-- DOCUMENT TEXT follows --
# Keeping Shinglebacks outdoors in Canberra



## Canberran (Jan 5, 2015)

I'm considering keeping a pair of Shinglebacks in my backyard, and as this would be my first time keeping lizards, I'd like to get some answers to questions and some general Shingleback tips.

Firstly, there shouldn't be any problems with the climate as wild Shinglebacks are thriving in the local area. There are also blue tongues living in the garden. I'd be sure to purchase the lizards from a local source.

In terms of how the enclosure should be built, I've done a bit of research and seen successful enclosures using chicken wire lined with a layer of bricks at the bottom. Will this be fine as long as I dig the fence in deep enough? The other issue is that there are a number of nasty Currawongs in the area, as well as cats, and I think the enclosure needs to be covered because of this. What's the best way to do this?

Finally, where can I buy hide boxes/can I use something else as a cheap alternative?

Any other tips much appreciated.


----------



## BigWillieStyles (Jan 5, 2015)
-- DOCUMENT TEXT concluded --
-- INFORMATION PROVIDED follows --
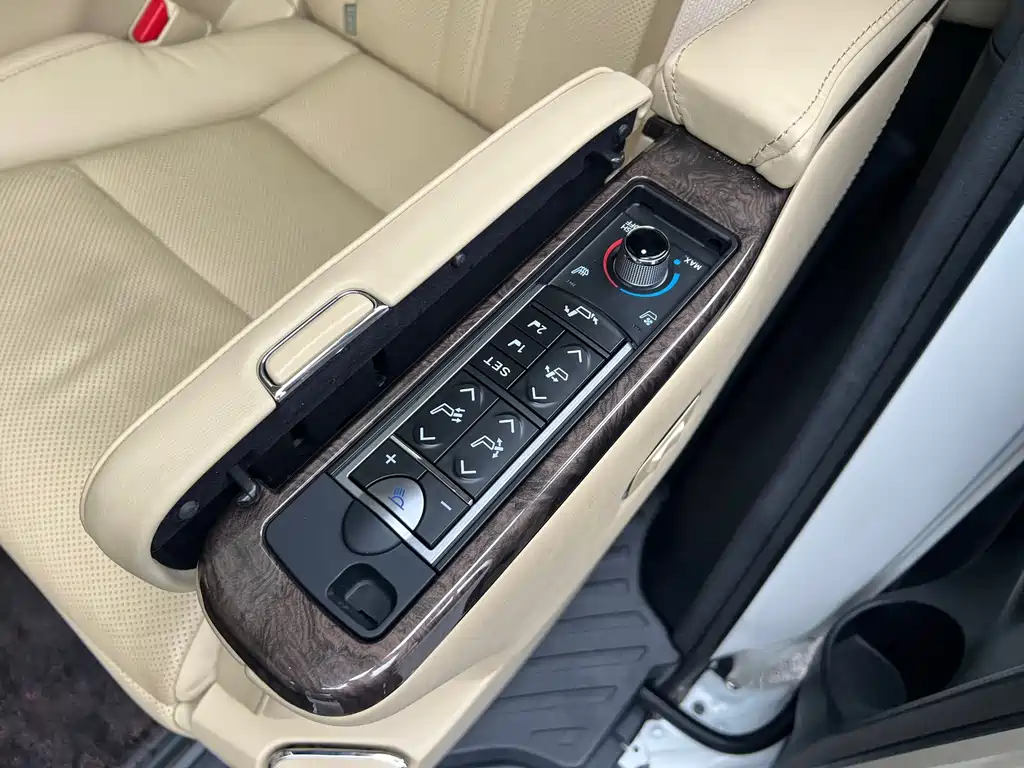 Toyota Alphard 2022 — фото 4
-- INFORMATION PROVIDED concluded --
■ WHAT YOU NEED TO DO ■
**A.** From the Shingleback forum thread, retype the passage between "# Keeping Shinglebacks" and "to do this?", inclusive.
**B.** List every kind of animal named in the Shingleback forum thread.
**C.** Carry on the Shingleback forum thread from the point where it stops.

■ RESPONSES IN ORDER ■
**A.**
# Keeping Shinglebacks outdoors in Canberra



## Canberran (Jan 5, 2015)

I'm considering keeping a pair of Shinglebacks in my backyard, and as this would be my first time keeping lizards, I'd like to get some answers to questions and some general Shingleback tips.

Firstly, there shouldn't be any problems with the climate as wild Shinglebacks are thriving in the local area. There are also blue tongues living in the garden. I'd be sure to purchase the lizards from a local source.

In terms of how the enclosure should be built, I've done a bit of research and seen successful enclosures using chicken wire lined with a layer of bricks at the bottom. Will this be fine as long as I dig the fence in deep enough? The other issue is that there are a number of nasty Currawongs in the area, as well as cats, and I think the enclosure needs to be covered because of this. What's the best way to do this?

**B.** Shinglebacks, blue tongues, Currawongs, cats

**C.**
I personally think outdoor enclosures are the way to go with hardy species. Canberra gets very cold at night, so definitely have a range of hollows or hides to protect them from the weather. You could also add some larger tussock grasses (Poa or Lomandra sp.) to shade areas of the enclosure as even hides will get quite warm if fully exposed. 

You can get creative - old logs can be fashioned into have enough room under neigh for shelter. You can also purchase terracotta pots and pipes from Bunnings. 

Have you considered using the planter boxes like the corrugated ones from Bunnings? You could easily create a top from some lattice or framed wire.

Not my pit - but thought it was relevant: https://aussiepythons.com/forum/showthread.php/210458-My-Bobtail-Pit


----------



## africancichlidau (Jan 5, 2015)

Exactly what big willy said, the important thing is to give them adequate microclimates or give them enough material to enable them to build their own. I have even kept beardeds outdoors in Melbourne. Lots of rock, lots of substrate,(deep), and for those very cold nights I also include a supplemental heat source.


----------



## Canberran (Jan 6, 2015)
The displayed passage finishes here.